## BEGIN

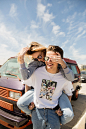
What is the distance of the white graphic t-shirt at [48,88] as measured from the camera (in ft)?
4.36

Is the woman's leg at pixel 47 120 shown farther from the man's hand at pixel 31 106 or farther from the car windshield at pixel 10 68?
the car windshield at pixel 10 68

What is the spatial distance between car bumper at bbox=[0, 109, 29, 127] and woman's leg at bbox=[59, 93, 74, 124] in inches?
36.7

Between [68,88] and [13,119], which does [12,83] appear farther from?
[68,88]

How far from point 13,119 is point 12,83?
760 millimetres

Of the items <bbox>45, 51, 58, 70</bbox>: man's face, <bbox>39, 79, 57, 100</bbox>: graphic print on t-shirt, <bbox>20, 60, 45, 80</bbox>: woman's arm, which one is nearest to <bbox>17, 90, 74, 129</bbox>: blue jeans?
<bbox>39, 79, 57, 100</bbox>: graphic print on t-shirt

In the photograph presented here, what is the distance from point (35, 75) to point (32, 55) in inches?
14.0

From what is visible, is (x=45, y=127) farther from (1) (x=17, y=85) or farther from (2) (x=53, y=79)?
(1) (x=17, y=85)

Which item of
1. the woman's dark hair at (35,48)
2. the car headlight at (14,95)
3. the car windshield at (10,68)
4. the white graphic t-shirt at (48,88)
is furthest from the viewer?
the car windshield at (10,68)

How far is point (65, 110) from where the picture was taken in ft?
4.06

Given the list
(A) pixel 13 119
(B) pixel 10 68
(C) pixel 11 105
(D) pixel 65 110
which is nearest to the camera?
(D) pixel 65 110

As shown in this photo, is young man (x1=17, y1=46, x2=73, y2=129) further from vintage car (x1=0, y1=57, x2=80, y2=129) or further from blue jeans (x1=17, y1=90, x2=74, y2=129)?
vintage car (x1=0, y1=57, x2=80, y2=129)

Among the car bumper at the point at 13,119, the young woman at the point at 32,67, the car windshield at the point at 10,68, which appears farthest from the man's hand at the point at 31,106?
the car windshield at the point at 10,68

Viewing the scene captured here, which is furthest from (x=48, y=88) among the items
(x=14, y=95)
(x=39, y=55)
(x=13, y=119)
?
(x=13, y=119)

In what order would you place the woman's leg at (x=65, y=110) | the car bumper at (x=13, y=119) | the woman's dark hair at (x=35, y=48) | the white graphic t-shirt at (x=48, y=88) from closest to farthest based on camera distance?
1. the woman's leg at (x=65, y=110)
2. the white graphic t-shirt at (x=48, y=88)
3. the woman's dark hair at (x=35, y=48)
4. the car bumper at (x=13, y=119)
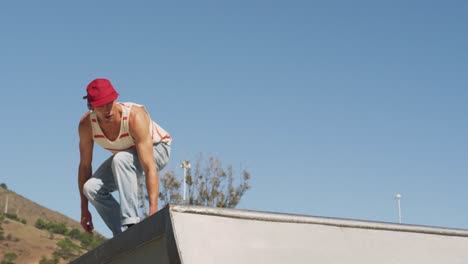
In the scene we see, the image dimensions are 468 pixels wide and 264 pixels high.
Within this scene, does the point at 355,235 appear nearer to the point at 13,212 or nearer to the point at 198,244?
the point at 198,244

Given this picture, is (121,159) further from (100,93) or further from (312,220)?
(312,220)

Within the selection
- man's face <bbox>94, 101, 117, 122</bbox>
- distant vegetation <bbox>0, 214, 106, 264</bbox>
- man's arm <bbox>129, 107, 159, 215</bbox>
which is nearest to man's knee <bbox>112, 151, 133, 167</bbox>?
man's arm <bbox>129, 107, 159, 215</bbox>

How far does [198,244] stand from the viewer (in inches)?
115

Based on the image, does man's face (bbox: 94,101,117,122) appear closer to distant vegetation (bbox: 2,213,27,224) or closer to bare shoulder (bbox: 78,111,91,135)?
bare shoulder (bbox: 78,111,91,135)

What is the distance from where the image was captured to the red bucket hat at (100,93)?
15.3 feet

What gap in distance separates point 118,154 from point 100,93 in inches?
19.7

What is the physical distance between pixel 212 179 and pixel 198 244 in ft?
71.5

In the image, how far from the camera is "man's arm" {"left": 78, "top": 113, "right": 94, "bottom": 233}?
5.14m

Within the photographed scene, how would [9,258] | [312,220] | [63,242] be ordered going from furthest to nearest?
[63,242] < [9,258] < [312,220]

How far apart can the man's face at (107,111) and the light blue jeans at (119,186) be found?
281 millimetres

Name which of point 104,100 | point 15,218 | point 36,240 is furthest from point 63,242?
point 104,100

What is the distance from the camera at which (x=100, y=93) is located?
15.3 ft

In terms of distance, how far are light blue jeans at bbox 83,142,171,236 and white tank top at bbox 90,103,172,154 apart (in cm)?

## END

Repeat, exactly and only, the lines above from the one containing "How far does" through the end of the material.

** Finished exercise **
How far does [198,244] stand from the viewer (in inches)?
115

Based on the image, does man's face (bbox: 94,101,117,122) appear closer to distant vegetation (bbox: 2,213,27,224) or closer to bare shoulder (bbox: 78,111,91,135)?
bare shoulder (bbox: 78,111,91,135)

What is the distance from where the image was captured to the red bucket hat at (100,93)?
15.3 feet

What gap in distance separates point 118,154 from point 100,93 in inches?
19.7

What is the physical distance between pixel 212 179 and pixel 198 244 in ft?
71.5

In the image, how far from the camera is "man's arm" {"left": 78, "top": 113, "right": 94, "bottom": 233}?
5.14m

Within the photographed scene, how would [9,258] | [312,220] | [63,242] be ordered going from furthest to nearest?
[63,242] < [9,258] < [312,220]

How far apart can the man's face at (107,111) and the light blue jeans at (119,186) be found?
281 millimetres

Name which of point 104,100 | point 15,218 | point 36,240 is furthest from point 63,242?
point 104,100

What is the distance from the camera at which (x=100, y=93) is located?
15.3 ft

In terms of distance, how far are light blue jeans at bbox 83,142,171,236 and white tank top at bbox 90,103,172,154 apart (in cm)?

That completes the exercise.